* ПИСЬМЕННОЕ ЗАДАНИЕ
Пожалуйста, напишите продолжение приведённого ниже рассказа об Изюмникове, начав сразу после его последнего предложения.

* ФРАГМЕНТ СТРАНИЦЫ
+ + + +

Изюмников не ожидал таких вопросов и не приготовился на них отвечать. Он облокотился локтем на стол, ладонь прислонил ко лбу; по всему было заметно, что в эти минуты Изюмников растерялся, — сказать ли то, что это он, гвардеец, да к тому же унтер-офицер, говорил неправду, или начинать врать... [80]

Но много рассуждать было уже не своевременно и Изюмников решился врать дальше.

В это время и нам было заметно, что он растерялся, но поняли мы наоборот. Наше понятие было, что он стеснялся раскрыть купца и священника: узнает правительство, придет полиция к купцу в дом, возьмут у него священника, а самого купца посадят в тюрьму.

— «Иван Алексеевич, сказал Изюмников, налей-ка мне еще стакан водки, я выпью и потом начну рассказ». — Раньше уклонялся от первого стакана, а теперь сам напрашивается, вероятно для смелости. По всему, не привык врать... Выпил и крякнул. «Водка, очень хорошая», — сказал он; вероятно, ему хотелось, чтобы хозяин налил третий стакан, да не осмелился.

Прокашлявшись немного, начал говорить: — «Да, я служил в Питере три года. На втором году моей службы пришлось мне случайно познакомиться с купцом (называет его имя, отчество и фамилию). Уверился купец, что я старообрядец, и изволил тайно мне открыться, что есть у него в дому церковь и в ней служит старообрядческий священник. Разговор об этом был с купцом декабря, а какого дня, — дай Бог памяти». — Изюмников ухватил левой рукой себя за голову, немного подумал и сказал: «22 декабря, за сутки до Рождества Христова».

В это время опять можно было заметить, что он врал: сказал 22 декабря и за сутки до Р. X. Впрочем, больной человек верит всякой деревенской бабке, только получить бы поскорее здоровье.

+ + + +

Записи из набора данных:

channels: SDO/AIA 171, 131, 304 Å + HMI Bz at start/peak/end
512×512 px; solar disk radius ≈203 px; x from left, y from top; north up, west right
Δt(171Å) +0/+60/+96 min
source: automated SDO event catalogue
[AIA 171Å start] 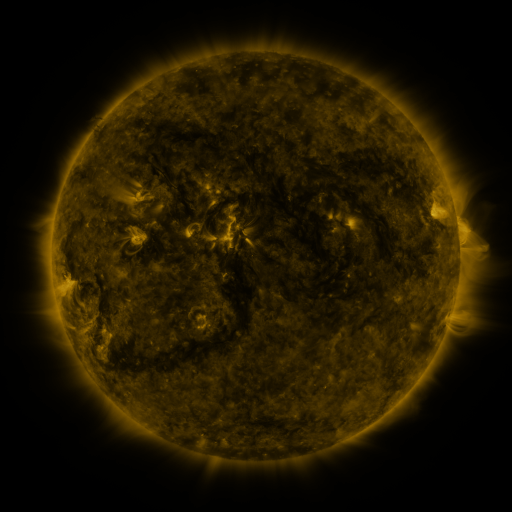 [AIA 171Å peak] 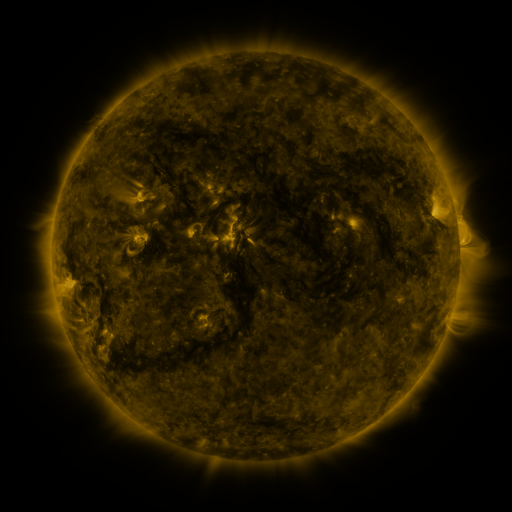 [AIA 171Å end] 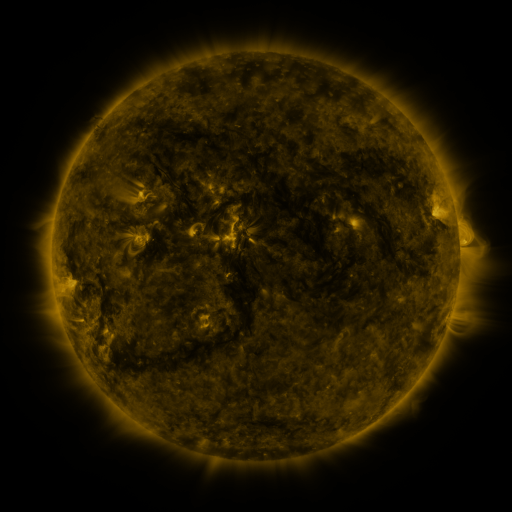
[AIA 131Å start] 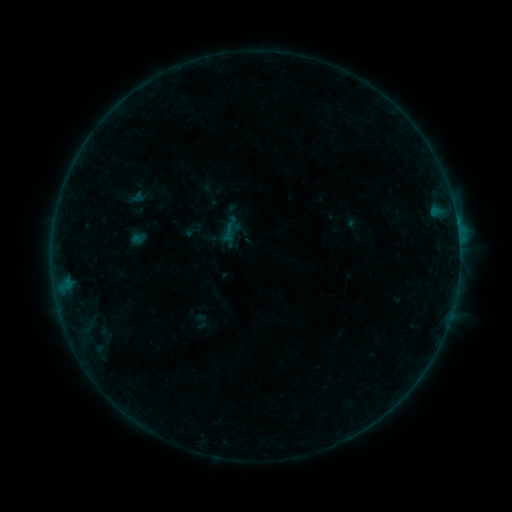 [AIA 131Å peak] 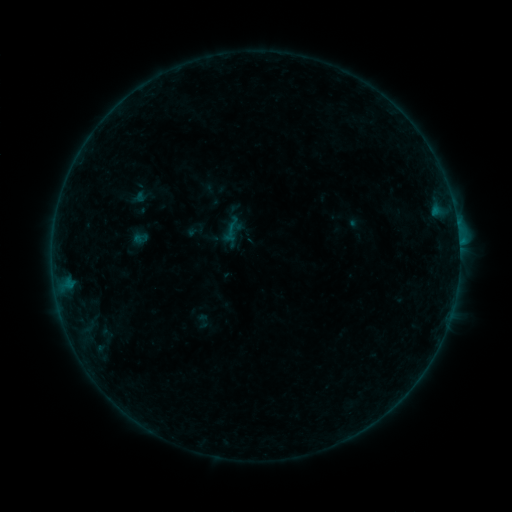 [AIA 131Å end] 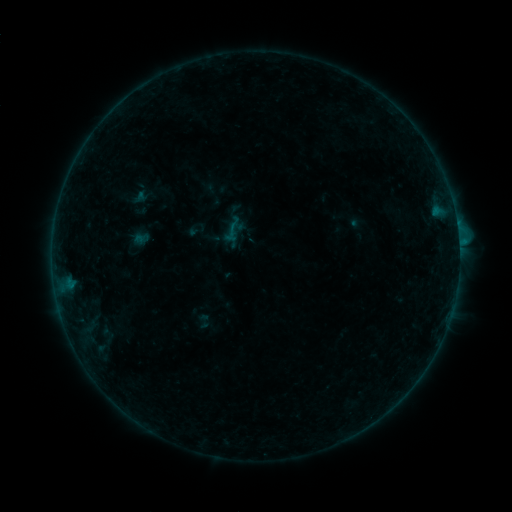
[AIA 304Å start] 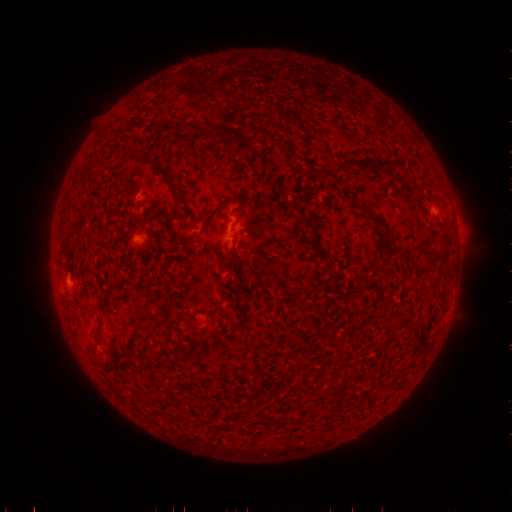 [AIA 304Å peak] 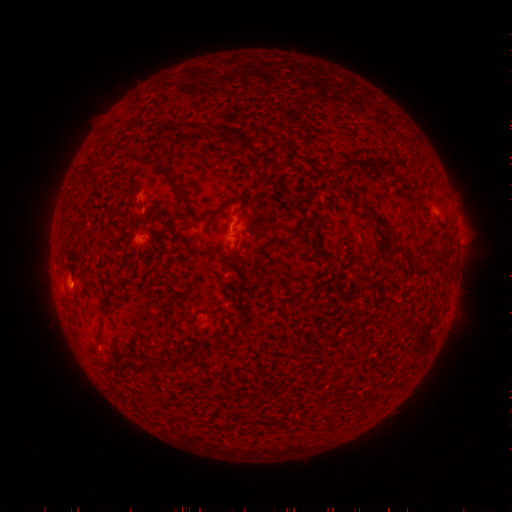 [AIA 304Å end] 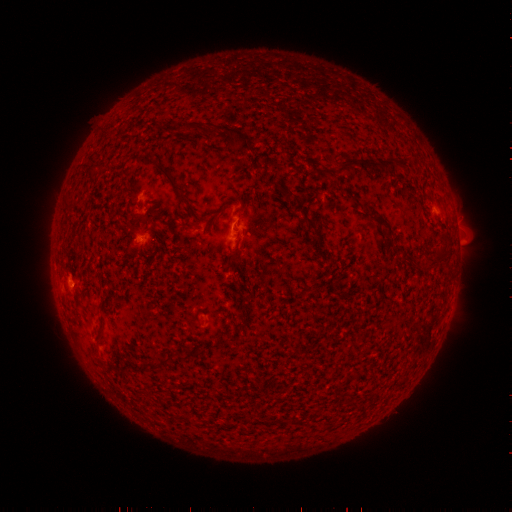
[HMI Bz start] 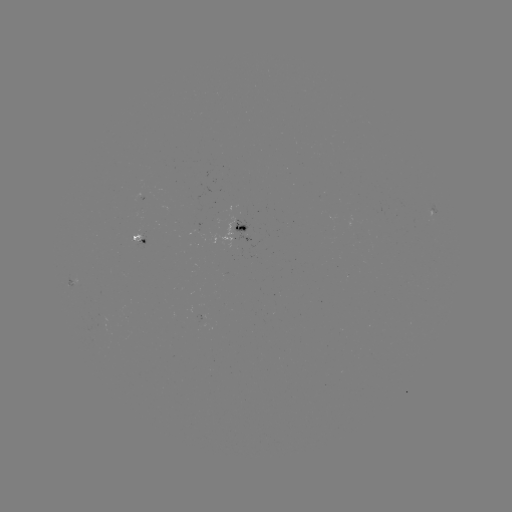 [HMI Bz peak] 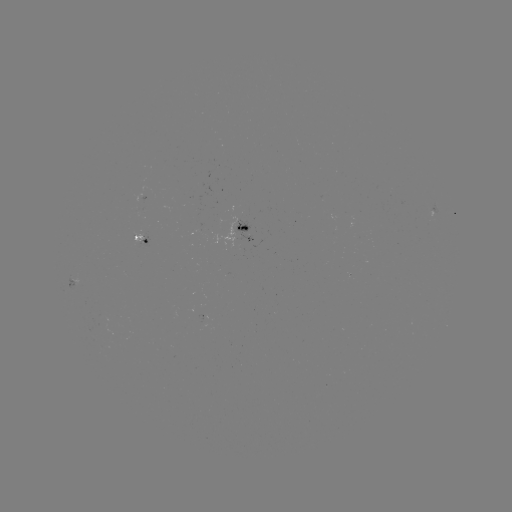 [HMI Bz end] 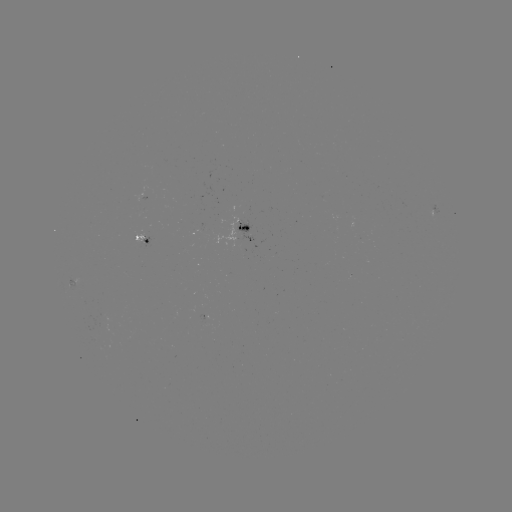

+ + + +

* ОТВЕТ НА ЗАДАНИЕ
— «Я пожелал — продолжал он, — на праздник Христов в его домашней церкви помолиться Богу. Купец мне не отказал, велел приходить, только попросил меня, чтобы я никому не сказывал. Я дал ему честное слово. От вахмистра выпросил я на сутки себе увольнение. 24 декабря, когда заблаговестили в церквах, я и пошел к купцу в дом. В воротах у купца стоял человек, который меня приостановил и спросил, как мое имя и фамилия; вероятно ему было обо мне сказано, и он указал мне дверь. Взошел я в комнату (в это время были уже на молитве), домашние указали мне, где ход в церковь. Когда я взошел в церковь, хозяин увидал меня, подошел к священнику, чего-то шепнул ему на ухо, и вместе подошли ко мне. — «Помолиться Богу пришел?» — спросил меня священник. «Да, благослови батюшка», ответил я. — «Добре, добре, чадо! Бог всех требует ко спасению». Прочитал священник мне прощение, приказал за вечерней стоять мне просто, не креститься. [81]

«Я так и исполнил: стоял, не крестился, а слезы у меня одна за другой катятся; не удержусь от радости, что Бог привел меня сподобиться видеть истинного священника».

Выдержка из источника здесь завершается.